Der Beschuldigte sagt dem Richter, dass es ihm gut geht. Und dass seine Frau von dem Prozess weiss. Auch um was es gehe. «Ich habe ihr gesagt, dass ich beschuldigt werde», sagt er. Er habe aber auch nicht ganz genau gesagt, worum es gehe.
Mit seiner Frau sei er immer noch zusammen. «Ich weiss noch nicht, ob wir uns trennen», sagt er. «Im Moment wohnen wir noch zusammen», sagt er.
Jetzt wird Kenan T. befragt
Die Befragung der Privatklägerinnen ist durch, nach einer kurzen Pause folgt in wenigen Minuten die Befragung des Beschuldigten Kenan T. vor dem Gericht. Die Privatklägerin Nummer zwei hat angekündigt, dass sie bei der Befragung im Gerichtssaal dabei sein will. Der vorsitzende Richter sagt, dass es zeitlich etwas knapp wird, heute den Prozess zu Ende zu führen.
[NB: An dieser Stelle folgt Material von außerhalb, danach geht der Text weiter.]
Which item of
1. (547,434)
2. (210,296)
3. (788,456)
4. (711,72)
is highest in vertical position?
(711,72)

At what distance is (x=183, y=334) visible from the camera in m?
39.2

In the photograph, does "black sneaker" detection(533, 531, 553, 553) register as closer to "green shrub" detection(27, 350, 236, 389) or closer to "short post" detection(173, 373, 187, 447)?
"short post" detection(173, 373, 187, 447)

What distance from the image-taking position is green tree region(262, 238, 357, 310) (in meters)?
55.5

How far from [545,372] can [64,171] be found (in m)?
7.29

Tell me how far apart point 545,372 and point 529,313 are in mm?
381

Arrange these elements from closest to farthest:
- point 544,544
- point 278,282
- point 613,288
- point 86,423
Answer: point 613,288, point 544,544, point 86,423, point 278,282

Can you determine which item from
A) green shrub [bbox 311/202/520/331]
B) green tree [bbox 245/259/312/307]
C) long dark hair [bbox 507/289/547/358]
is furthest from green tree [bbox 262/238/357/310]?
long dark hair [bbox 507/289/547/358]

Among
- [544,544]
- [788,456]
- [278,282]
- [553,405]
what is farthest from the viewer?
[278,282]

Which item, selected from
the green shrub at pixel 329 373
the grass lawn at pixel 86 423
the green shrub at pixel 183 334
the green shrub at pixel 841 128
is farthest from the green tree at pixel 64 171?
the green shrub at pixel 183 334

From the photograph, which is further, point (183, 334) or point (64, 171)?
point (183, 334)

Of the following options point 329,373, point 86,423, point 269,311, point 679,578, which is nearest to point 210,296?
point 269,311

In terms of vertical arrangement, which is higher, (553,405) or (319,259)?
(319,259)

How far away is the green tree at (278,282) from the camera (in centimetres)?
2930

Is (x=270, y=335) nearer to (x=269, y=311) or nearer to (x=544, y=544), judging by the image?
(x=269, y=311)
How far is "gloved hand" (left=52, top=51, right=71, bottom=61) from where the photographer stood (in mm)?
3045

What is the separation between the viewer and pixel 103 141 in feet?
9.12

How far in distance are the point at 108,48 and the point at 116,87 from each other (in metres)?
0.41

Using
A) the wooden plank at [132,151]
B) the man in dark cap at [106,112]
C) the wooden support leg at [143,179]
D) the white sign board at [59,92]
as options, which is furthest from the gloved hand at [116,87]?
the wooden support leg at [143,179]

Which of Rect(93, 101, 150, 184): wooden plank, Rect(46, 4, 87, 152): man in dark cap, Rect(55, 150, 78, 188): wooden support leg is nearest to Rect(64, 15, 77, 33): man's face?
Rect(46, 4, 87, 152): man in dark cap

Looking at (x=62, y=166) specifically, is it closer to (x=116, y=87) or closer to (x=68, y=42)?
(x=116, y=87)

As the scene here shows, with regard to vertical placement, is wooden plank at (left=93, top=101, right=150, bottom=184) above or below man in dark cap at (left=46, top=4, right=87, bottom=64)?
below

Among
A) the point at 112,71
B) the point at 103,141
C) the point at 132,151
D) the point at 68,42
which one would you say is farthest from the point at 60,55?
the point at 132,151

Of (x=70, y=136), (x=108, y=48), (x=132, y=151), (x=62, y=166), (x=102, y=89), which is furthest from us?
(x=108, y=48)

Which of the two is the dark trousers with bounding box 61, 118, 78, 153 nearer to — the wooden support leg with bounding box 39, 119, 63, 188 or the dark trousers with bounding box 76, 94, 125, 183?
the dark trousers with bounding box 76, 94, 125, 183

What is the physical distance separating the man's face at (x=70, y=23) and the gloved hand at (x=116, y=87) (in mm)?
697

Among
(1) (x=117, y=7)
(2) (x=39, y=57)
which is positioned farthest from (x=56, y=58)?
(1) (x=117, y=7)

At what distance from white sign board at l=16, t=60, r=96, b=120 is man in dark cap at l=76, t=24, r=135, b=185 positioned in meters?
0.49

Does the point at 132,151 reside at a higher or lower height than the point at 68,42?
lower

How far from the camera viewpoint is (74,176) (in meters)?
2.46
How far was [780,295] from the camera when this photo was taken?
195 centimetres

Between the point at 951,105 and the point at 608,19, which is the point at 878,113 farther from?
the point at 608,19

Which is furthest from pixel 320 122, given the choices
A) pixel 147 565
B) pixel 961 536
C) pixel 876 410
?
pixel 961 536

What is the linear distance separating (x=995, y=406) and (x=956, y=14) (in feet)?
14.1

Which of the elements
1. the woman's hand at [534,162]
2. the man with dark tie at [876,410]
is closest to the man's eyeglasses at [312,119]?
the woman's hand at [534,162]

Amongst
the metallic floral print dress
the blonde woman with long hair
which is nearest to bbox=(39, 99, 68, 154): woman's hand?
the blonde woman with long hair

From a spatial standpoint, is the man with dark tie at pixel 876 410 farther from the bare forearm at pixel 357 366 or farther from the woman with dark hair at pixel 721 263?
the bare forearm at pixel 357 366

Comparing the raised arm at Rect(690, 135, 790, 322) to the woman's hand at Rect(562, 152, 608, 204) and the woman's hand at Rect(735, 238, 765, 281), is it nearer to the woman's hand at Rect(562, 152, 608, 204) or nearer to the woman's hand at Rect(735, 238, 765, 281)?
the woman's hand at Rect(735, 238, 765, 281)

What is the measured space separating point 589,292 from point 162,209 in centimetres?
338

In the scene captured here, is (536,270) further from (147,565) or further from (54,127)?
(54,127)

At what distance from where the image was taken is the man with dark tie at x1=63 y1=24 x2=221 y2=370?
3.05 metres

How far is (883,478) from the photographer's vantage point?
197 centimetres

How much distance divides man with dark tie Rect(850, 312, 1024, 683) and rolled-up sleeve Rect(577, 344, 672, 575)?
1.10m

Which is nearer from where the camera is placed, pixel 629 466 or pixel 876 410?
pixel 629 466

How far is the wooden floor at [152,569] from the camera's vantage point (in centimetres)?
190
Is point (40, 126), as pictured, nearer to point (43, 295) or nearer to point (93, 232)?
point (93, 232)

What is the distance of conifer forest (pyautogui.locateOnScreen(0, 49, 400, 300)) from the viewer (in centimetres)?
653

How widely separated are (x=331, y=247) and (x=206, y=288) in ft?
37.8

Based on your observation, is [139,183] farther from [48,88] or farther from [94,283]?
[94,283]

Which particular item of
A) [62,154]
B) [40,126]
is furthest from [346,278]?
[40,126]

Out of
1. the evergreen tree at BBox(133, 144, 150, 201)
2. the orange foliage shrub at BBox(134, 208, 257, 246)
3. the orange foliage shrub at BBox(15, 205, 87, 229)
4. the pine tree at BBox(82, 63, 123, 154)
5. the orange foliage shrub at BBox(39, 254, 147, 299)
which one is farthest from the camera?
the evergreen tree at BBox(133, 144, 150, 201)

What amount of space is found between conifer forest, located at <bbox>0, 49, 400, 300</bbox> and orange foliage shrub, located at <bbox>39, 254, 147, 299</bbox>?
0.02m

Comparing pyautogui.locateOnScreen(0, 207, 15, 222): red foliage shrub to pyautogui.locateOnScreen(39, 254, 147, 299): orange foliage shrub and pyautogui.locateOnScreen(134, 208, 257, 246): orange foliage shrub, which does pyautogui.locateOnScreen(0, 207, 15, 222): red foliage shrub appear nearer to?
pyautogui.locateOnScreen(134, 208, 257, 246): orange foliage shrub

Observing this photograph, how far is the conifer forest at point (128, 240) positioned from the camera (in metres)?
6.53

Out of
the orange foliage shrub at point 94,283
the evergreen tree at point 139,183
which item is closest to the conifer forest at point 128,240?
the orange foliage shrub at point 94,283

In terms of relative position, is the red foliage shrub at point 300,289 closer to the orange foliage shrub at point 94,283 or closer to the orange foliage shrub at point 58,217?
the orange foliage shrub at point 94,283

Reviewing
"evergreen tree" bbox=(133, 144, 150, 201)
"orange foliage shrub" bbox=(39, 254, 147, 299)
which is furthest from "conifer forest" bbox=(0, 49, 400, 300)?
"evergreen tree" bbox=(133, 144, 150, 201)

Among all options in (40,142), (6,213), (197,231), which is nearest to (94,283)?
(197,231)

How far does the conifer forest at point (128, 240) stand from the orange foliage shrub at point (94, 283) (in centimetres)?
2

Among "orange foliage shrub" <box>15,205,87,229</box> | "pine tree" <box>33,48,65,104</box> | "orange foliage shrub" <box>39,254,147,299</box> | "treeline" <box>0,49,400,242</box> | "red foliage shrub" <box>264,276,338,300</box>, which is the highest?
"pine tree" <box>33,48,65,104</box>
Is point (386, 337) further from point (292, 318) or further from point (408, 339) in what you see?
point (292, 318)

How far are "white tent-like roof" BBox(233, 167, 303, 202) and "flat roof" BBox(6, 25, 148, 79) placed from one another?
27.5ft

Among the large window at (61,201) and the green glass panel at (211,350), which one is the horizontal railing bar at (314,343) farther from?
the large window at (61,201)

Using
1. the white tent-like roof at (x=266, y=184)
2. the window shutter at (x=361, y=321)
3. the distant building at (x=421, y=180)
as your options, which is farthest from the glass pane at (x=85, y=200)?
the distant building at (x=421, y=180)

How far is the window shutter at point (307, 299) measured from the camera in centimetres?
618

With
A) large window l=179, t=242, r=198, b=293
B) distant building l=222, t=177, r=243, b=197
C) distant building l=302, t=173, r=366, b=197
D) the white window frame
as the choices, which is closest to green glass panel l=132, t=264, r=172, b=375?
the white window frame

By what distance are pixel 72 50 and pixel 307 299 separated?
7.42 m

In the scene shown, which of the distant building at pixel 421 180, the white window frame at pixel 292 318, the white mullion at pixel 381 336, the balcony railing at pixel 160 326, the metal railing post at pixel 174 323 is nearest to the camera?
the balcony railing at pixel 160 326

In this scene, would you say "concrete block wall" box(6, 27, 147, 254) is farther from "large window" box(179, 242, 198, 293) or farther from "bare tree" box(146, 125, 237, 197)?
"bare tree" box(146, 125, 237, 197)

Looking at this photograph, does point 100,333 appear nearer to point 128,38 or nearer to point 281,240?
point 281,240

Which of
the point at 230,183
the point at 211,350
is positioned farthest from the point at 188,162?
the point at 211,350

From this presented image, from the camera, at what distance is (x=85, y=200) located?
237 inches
Er könne schon jetzt sicher sagen, dass heute noch kein Urteil eröffnet wird.
Plötzlich werden die Türen verriegelt, und Maria M.* (25) ist in einem fremden Auto gefangen. Ihr Uber-Fahrer Kenan T.* (44) will Sex. Vorher lässt er sie nicht gehen. Maria M. hat panische Angst, fügt sich letztlich dem Druck ihres Entführers und befriedigt ihn oral. Dabei hat sie den Zentralverriegelungsknopf im Blick und wartet auf eine Möglichkeit, zu fliehen. Als Kenan T. sie noch zum Geschlechtsverkehr drängen will, nutzt sie ihre Chance, öffnet die Beifahrertür und flieht. So zumindest beschreibt es die Zürcher Staatsanwaltschaft, was der heute 25-jährigen Frau vor rund einem Jahr widerfahren ist.
Der Fall von Maria M. ist nur einer von dreien, die am Donnerstag vor dem Bezirksgericht Zürich verhandelt werden. Das Vorgehen des Beschuldigten war jeweils ähnlich: Kenan T. holte eine – teils stark alkoholisierte – junge Frau frühmorgens als Uber- oder Bolt-Fahrer aus dem Ausgang ab. Er fuhr mit ihr an einen abgelegenen Ort, verriegelte das Fahrzeug und zwang sie zu sexuellen Handlungen.
Jetzt steht er vor Gericht. Die Staatsanwaltschaft fordert knapp zehn Jahre Haft und einen zwölfjährigen Landesverweis für den mutmasslichen Sexualstraftäter.
Zu Oralverkehr gezwungen
Kenan T. soll gemäss Staatsanwaltschaft zwischen April und Juli 2024 drei Frauen sexuell belästigt und möglicherweise vergewaltigt haben. Seine Opfer: Maria M.* (25), Corinne L.* (32) und Talia H.* (33), alle aus Zürich. Alle drei waren grösstenteils wehrlos, als sie von ihm angegangen wurden – etwa weil sie laut Anklage teils stark betrunken waren oder wohl auch Drogen intus hatten. Dies soll sich der Beschuldigte jeweils zunutze gemacht haben.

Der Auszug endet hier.